You know, the contemporary global orientation in "yoga" is a fairly rambunctious workout mentality. if you are going to pay regular, you tend to want to have a workout, in trade for choosing to do yoga instead of treadmill or boot camp or something rather physical and "work-outy." If you have a yoga studio and you don't offer a workout in your prime pre- and post-work hours--rather intense and up through practices like power and hot yoga--you're likely to go under as a business. My favorite teacher said you can't run a yoga business for long if it's not a workout. Oh, you might try beer yoga or goat yoga or laugh yoga or nude yoga, but they will come and go as fads, and you kinda know it.

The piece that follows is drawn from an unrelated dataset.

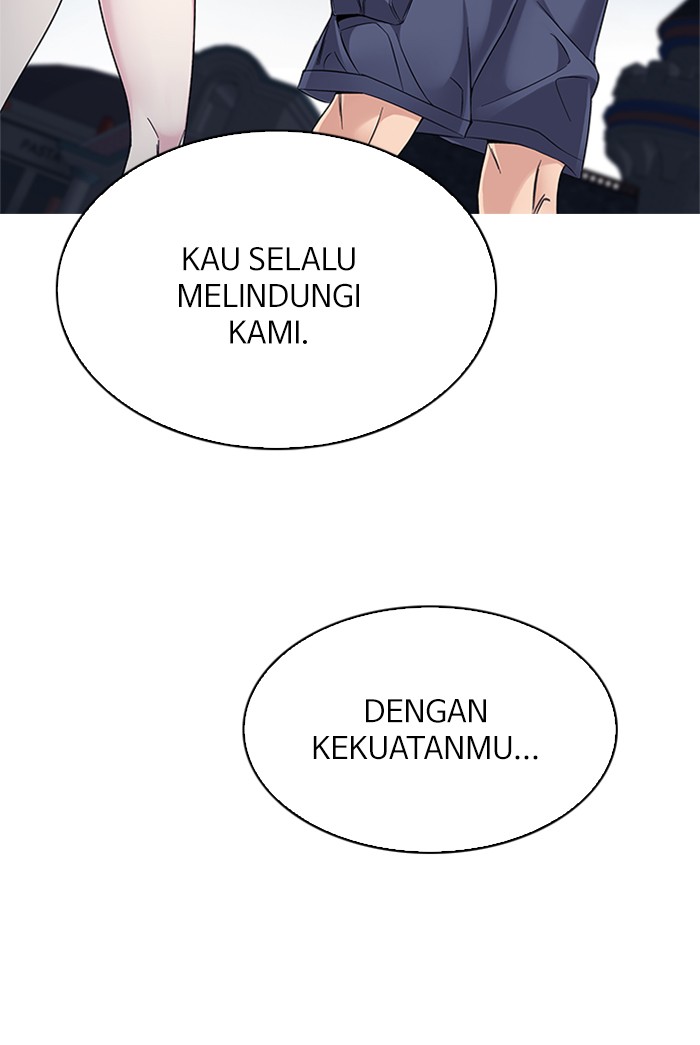 Dice Chapter 319 - halaman 56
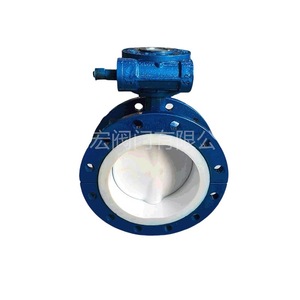 Válvula de Mariposa con Revestimiento de PTFE Yihong D341F46, con Brida, Alta Resistencia a la Corrosión, para Uso con Medios Químicos - Product Image 2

What saw through my years is people coming to yoga primarily for flexibility, and getting stabilization instead. And it was hard and painful to do vinyasa as it was done, almost in a hurry. And the message was essentially, keep doing it until it is not uncomfortable. So for some many, one class and done, and all these beautiful souls lost from yoga, and thinking that they had tried yoga, when then a=had not. But the teachers were very righteous and felt this was the way--some level 2 and even 3.

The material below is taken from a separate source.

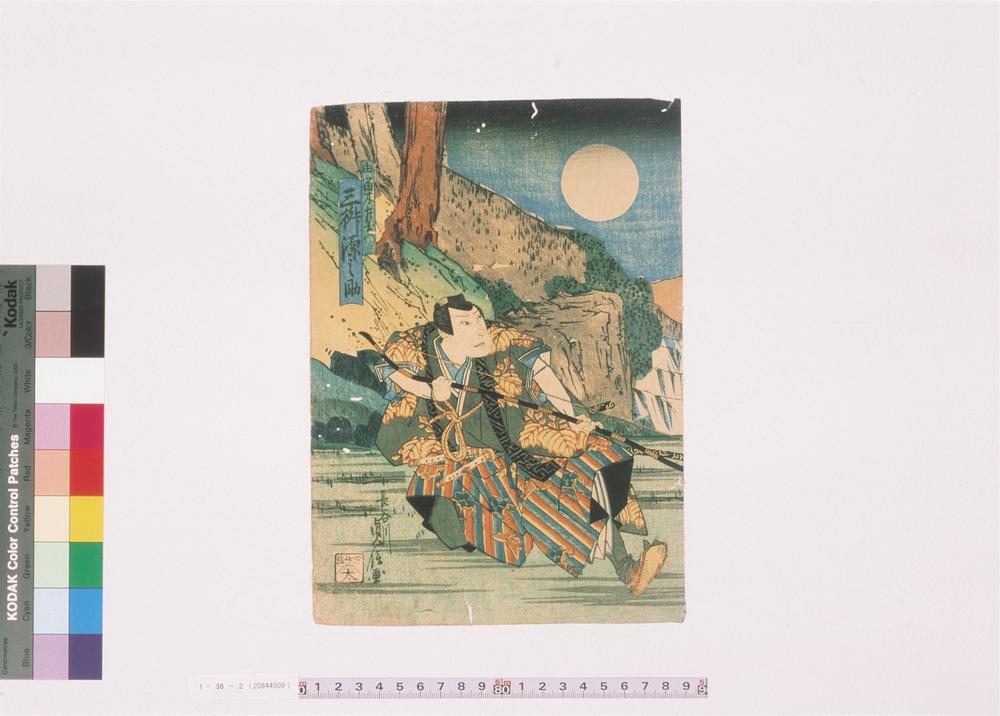 _上方绘师初代长谷川贞信版画收藏__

So if your yoga is a workout after your work or before work to get it in to your busy day, you are right in the popular flow of yoga. But until about 1900, for thousands of years, yoga had little to do with sequences of poses, vinyasa flow or workout.
There is something there in the heart of yoga that can flip your nervous system, that is graced, that you might be tossing away, especially in an era when the Earth is being decimated while we frantically work and then workout to calm. Really? What's wrong with this picture, and we reward the folks doing it. Look at Jois and astanga yoga as al most the pinnacle of what higher yoga is. Folks had to wait to get into his Indian sangha each day due to the crowds. [See recent NY Times article to take a look a astanga, which is really at the heart of this workout intensity, and some solid Jois-ian sex abuse. But sex abuse or no sex abuse (and there are criminal, exploitive others that are or have ben wildly popular), is this your yoga?

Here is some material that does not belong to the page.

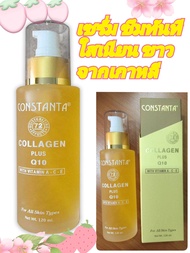 COLLAGEN PLUS Q10 with VITAMIN A - C -E CONSTANTA คอลลาเจน พลัส Q10 คิวเท็น และ วิตามิน เอ-ซี-อี คอ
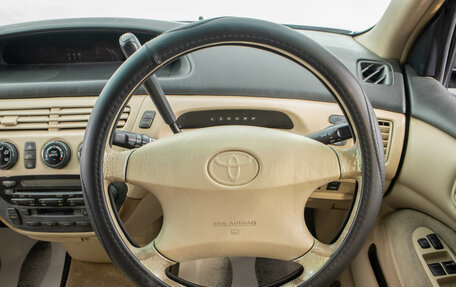 Toyota Vista V30, 1998 год, 499 000 рублей, 12 фотография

If you can't do a headstand or handstand are you any good? Or is this your goal? I see it a lot, of handstand time and headstand time especially in classes with 600 hour teachers, by body-types that are not gymnastic. I would ask are you doing yoga at all. But yoga is a term that contains nearly anything. Hopefully you won't be the one who attains headstands or handstands without support and gets a stroke from a neck pinch in your 20's. You know, in a headstand/handstand (which is worse and not yet measured), your intraocular press might be 60 instead of a normal 11--eating away perhaps at those optical nerve cells and birthing glaucoma either now or later. Didn't you teacher mentions this? Handstand kinda might = stupid. But if you can't do it for Jois, you won't make his big astanga elite team, and you will have to do a lot more, and if cute enough a little sex on the side.
So maybe, in a few words, relax and calm and follow body, and outdo the so-called masters.